When It Comes to Slimming Down, Low-Fat Diets May Beat Low-Carb Diets
If you are over the low-fat diet versus low-carb diet debate, join the club. It seems, when it comes to weight loss, the two realms of eating are constantly battling for the winning spot. And a new study published in Cell Metabolism shows low-fat diets might be on the winning end for now, TIME reports. According to TIME, researchers studied the effect of a low-carb diet versus a low-fat diet when it comes to weight loss and found that when folks went on a low-fat diet they burned more fat than when they were on a low-carb diet.

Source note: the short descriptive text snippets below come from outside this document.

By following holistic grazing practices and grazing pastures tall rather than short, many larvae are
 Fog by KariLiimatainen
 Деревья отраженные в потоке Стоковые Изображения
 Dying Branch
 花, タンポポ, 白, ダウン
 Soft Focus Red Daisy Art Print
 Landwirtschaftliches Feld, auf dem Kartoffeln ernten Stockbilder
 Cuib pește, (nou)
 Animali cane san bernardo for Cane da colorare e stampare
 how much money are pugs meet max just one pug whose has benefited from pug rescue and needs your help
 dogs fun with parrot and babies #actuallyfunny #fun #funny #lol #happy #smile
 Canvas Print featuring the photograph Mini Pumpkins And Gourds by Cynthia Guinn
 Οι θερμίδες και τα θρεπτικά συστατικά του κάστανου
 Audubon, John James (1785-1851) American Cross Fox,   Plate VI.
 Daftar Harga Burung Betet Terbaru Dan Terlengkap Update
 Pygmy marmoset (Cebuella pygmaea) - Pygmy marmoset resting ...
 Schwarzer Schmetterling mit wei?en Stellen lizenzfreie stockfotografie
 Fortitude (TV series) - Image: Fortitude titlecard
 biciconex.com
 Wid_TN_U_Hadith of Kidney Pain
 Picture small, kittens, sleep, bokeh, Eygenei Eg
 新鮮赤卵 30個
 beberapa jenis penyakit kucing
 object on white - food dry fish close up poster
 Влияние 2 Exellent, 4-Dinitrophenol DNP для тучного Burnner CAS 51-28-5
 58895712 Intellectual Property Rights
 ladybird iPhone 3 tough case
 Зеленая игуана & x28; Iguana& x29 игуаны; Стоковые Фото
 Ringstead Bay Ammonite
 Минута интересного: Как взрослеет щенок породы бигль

Here’s the deal: Researchers wanted to test the popular theory that adopting a low-carb diet decreases levels of insulin, a hormone that regulates fat tissue, and that drop in insulin ups your body’s fat-burning abilities more than, say, a low-fat diet would. To put the theory to the test, they put 19 obese volunteers on two diets during two separate two-week stays at a metabolic ward where they could regulate everything they ate and see exactly how effectively their bodies were burning calories and fat using special equipment.
Both diets cut the participants’ total number of calories by 30 percent, but one cut those calories in carbohydrates, keeping their levels of fat and protein the same, while the other cut those calories in fat, keeping their levels of carbohydrates and protein the same. Participants shed pounds on both diets but they lost more weight on the low-carb diet, which the researchers say can be attributed to water weight. But here’s the thing: They lost more fat on the low-fat diet. Turns out, participants burned half as much fat on a low-carb diet as they did on a low-fat diet.
The takeaway? As the lead researcher told TIME, “the takeaway for me is that the theory about metabolism that has previously been used to recommend low-carbohydrate diets probably doesn’t hold water. In fact, if anything, the reduced fat diet seemed to offer a slight metabolic advantage.” Until next round.